Bridge – een sociale sport
Bridge onderscheidt zich van andere denksporten doordat je het niet in je eentje speelt, maar samen met een partner. Dat geeft een extra uitdaging, maar ook extra plezier. Het maakt bridge een veel socialer spel. Zeg maar: ‘Not for nerds only’. Voor een goed resultaat is de kwaliteit van het partnership cruciaal. Daarbij gaat het niet zozeer om de technische kwaliteiten van de twee spelers, maar vooral om de omgang met elkaar en met de teleurstellingen die fouten van jezelf en je partner oproepen.
Bridge – een kans voor je emotionele ontwikkeling
Zeker voor wie de top wil halen, is groeien in emotioneel opzicht minstens zo belangrijk als het ontwikkelen van technische vaardigheden. Het is in wezen hetzelfde als in een professionele carrière: je moet iets goed kunnen, maar zonder groei in sociale intelligentie zit je al vrij snel aan je plafond. Bridge biedt je als student dan ook bij uitstek de kans een voorsprong op te bouwen voor je aan je werkende leven begint.
Bridge – hoe werkt het?
Vier spelers – Het spel wordt gespeeld door vier personen met 52 kaarten, ieder 13 kaarten. De spelers krijgen de naam van een windrichting: Noord en Zuid vormen het ene paar, Oost en West het andere. Na een beetje oefenen duurt elk afzonderlijk spel ongeveer 7 minuten.

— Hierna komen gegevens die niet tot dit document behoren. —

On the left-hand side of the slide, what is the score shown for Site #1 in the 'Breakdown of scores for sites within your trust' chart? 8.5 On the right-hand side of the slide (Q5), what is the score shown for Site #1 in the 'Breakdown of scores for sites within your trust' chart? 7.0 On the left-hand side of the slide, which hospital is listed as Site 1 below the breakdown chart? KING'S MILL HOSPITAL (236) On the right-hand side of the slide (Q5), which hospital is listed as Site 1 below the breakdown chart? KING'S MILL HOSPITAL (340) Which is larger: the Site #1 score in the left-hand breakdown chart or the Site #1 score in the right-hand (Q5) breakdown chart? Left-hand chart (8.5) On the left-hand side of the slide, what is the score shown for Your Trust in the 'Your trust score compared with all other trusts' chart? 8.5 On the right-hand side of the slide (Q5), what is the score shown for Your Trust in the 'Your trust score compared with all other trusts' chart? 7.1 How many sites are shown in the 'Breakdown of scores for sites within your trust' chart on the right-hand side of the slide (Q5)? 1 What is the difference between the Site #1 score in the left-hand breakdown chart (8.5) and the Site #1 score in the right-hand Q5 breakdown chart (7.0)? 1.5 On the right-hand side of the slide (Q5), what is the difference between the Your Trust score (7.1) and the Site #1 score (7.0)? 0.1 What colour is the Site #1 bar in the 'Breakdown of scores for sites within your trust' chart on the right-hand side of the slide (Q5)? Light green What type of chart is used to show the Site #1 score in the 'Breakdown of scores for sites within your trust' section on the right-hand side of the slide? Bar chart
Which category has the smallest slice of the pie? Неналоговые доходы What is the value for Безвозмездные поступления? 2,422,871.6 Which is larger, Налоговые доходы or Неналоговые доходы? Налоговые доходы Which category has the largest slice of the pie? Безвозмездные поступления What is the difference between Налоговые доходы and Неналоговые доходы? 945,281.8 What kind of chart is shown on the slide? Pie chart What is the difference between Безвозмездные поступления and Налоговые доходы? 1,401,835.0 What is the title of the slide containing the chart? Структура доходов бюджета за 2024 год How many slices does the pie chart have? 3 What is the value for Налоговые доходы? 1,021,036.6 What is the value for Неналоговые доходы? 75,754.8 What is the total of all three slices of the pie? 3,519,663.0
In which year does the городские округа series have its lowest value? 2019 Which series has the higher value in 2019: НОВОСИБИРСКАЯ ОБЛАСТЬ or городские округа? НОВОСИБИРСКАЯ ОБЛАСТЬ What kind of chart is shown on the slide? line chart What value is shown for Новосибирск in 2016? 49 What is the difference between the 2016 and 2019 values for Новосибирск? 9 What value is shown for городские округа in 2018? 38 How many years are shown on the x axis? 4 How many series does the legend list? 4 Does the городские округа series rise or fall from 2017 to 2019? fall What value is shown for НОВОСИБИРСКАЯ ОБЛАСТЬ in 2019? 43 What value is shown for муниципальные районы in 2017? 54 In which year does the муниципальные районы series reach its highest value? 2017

Twee fases, eerst bieden – Het spel kent twee fasen: eerst het bieden en daarna het (tegen)spelen. Het bieden gaat in een soort veiling bij opbod, waarbij telkens hoger geboden wordt totdat niemand meer hoger wil. Het hoogste bod heet het ‘contract’: de troefkleur (geen troefkleur is ook een optie) en het aantal slagen dat de ‘leider’ tenminste moet zien te maken.
Daarna uitspelen – Nadat de tegenspeler link van ‘de leider’ de eerste kaart heeft gespeeld komen de kaarten van de partner van de ‘leider’ open op tafel te liggen en bepaalt vervolgens de ‘leider’ telkens welke van deze kaarten wordt (bij)gespeeld. De tegenstanders proberen te voorkomen dat de ‘leider’ zijn contract haalt door zelf zo veel mogelijk slagen te maken.
Score – Een gemaakt contract levert punten op voor de leider en zijn partner; gaat het contract down – de leider haalt niet het aantal slagen van zijn contract – dan scoren de tegenstanders. In het algemeen is het zo dat hoe hoger je biedt des te meer punten je wint als je het geboden aantal slagen ook haalt.
Biedsysteem – Voor het bieden hebben paren een biedsysteem: een verzameling afspraken over wat biedingen betekenen. Zo’n biedsysteem kan beperkt en dus eenvoudig zijn, maar ook complex en uitgebreid.